▶ PROBLEMS TO WORK ON:
**a.** Print the stretch of the image similarity guide from "CREATE TABLE image_catalog" through "images with descriptions.", word for word.
**b.** Carry on the image similarity guide, starting right after its last line.

▶ TEXT:
Image Similarity Matching
Objective
Use vector embeddings and cosine similarity to find visually similar images. This enables content discovery, duplicate detection, and recommendation systems.
Step 1: Create Image Catalog Table
Create a table for storing images with embeddings.
CREATE TABLE image_catalog (
id INTEGER PRIMARY KEY,
image_id VARCHAR(50) UNIQUE NOT NULL,
filename VARCHAR(255) NOT NULL,
image IMAGE(JPEG),
description TEXT,
category VARCHAR(50),
embedding VECTOR(384),
created_at TIMESTAMP DEFAULT CURRENT_TIMESTAMP
);
Step 2: Insert Sample Images
Add sample images with descriptions.
INSERT INTO image_catalog (id, image_id, filename, description, category) VALUES
(1, 'IMG001', 'beach_sunset_1.jpg', 'Beautiful sunset over ocean beach with orange and pink sky', 'nature'),
(2, 'IMG002', 'beach_sunset_2.jpg', 'Tropical beach at sunset with palm trees silhouette', 'nature'),
(3, 'IMG003', 'mountain_snow.jpg', 'Snow covered mountain peaks under blue sky', 'nature'),
(4, 'IMG004', 'city_night_1.jpg', 'City skyline at night with lights reflecting on water', 'urban'),
(5, 'IMG005', 'city_night_2.jpg', 'Downtown buildings illuminated at night', 'urban'),
(6, 'IMG006', 'forest_path.jpg', 'Winding path through autumn forest with fallen leaves', 'nature'),
(7, 'IMG007', 'dog_portrait.jpg', 'Golden retriever dog portrait in natural light', 'animals'),
(8, 'IMG008', 'cat_sleeping.jpg', 'Orange tabby cat sleeping on soft blanket', 'animals'),
(9, 'IMG009', 'food_pasta.jpg', 'Italian pasta dish with tomato sauce and basil', 'food'),
(10, 'IMG010', 'food_pizza.jpg', 'Wood-fired pizza with fresh mozzarella', 'food');
Step 3: Generate Image Embeddings
Create embeddings from image descriptions.
UPDATE image_catalog
SET embedding = EMBED(description)
WHERE embedding IS NULL;
Step 4: Find Similar Images by Query
Search for images similar to a text query.

▶ EXCERPTED DATA:
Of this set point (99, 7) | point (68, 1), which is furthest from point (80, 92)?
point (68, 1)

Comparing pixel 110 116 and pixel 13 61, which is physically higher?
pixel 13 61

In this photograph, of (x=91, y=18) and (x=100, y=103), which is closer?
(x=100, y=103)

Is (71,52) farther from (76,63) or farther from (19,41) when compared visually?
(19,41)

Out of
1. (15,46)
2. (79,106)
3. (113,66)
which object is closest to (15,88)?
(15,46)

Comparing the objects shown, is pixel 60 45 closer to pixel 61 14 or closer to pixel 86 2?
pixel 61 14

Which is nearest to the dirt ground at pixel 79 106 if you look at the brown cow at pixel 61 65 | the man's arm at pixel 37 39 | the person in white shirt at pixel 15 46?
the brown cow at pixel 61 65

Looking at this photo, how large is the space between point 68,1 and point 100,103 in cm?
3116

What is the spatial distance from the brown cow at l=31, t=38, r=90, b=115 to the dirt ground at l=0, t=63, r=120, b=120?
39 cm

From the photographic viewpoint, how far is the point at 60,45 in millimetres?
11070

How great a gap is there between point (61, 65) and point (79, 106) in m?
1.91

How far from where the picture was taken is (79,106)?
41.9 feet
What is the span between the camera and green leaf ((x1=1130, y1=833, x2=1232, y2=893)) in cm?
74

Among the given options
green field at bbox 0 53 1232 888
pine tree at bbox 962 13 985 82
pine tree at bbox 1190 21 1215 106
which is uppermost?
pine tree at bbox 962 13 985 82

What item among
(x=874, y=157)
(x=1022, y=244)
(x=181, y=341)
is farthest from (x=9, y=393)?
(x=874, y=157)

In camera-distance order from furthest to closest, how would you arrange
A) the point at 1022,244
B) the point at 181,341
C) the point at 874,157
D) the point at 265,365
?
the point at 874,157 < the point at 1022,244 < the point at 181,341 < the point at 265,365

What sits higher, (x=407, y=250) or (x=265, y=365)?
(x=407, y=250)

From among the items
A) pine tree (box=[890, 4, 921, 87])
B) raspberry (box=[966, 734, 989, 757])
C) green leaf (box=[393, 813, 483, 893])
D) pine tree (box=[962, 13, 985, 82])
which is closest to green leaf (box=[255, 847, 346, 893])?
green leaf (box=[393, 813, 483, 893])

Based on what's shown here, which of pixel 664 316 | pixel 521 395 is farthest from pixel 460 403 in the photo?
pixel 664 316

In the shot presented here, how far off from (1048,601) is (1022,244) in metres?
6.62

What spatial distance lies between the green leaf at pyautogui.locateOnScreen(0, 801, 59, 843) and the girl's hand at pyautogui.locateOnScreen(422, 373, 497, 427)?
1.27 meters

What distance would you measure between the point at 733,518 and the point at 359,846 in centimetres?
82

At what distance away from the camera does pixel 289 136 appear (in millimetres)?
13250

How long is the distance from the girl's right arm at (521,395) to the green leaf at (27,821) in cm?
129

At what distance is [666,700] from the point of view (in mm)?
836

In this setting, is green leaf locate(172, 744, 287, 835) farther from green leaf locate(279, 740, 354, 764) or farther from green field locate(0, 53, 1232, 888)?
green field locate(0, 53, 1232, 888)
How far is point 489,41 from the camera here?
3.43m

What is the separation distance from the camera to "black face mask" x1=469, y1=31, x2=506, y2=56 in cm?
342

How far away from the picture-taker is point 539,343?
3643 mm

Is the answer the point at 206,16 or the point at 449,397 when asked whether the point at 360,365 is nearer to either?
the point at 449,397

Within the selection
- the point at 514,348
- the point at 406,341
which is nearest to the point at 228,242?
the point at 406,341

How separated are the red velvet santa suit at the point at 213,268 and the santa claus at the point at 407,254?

▶ RESPONSES TO THE EXERCISE:
**a.**
CREATE TABLE image_catalog (
id INTEGER PRIMARY KEY,
image_id VARCHAR(50) UNIQUE NOT NULL,
filename VARCHAR(255) NOT NULL,
image IMAGE(JPEG),
description TEXT,
category VARCHAR(50),
embedding VECTOR(384),
created_at TIMESTAMP DEFAULT CURRENT_TIMESTAMP
);
Step 2: Insert Sample Images
Add sample images with descriptions.

**b.**
SELECT
image_id,
filename,
description,
category,
COSINE_SIMILARITY(embedding, EMBED('sunset at the beach with waves')) as similarity
FROM image_catalog
WHERE embedding IS NOT NULL
ORDER BY similarity DESC
LIMIT 5;
Step 5: Find Similar Images to an Existing Image
Find images similar to a specific image in the database.
SELECT
b.image_id,
b.filename,
b.description,
COSINE_SIMILARITY(a.embedding, b.embedding) as similarity
FROM image_catalog a
CROSS JOIN image_catalog b
WHERE a.image_id = 'IMG001'
AND b.image_id != 'IMG001'
AND a.embedding IS NOT NULL
AND b.embedding IS NOT NULL
ORDER BY similarity DESC
LIMIT 5;
Step 6: Create Similarity Pairs Table
Store pre-computed similarity scores.
CREATE TABLE image_similarity_pairs (
id INTEGER PRIMARY KEY,
image_id_1 VARCHAR(50) NOT NULL,
image_id_2 VARCHAR(50) NOT NULL,
similarity_score DECIMAL(6, 5),
computed_at TIMESTAMP DEFAULT CURRENT_TIMESTAMP
);
-- Compute similarities for all pairs
INSERT INTO image_similarity_pairs (id, image_id_1, image_id_2, similarity_score)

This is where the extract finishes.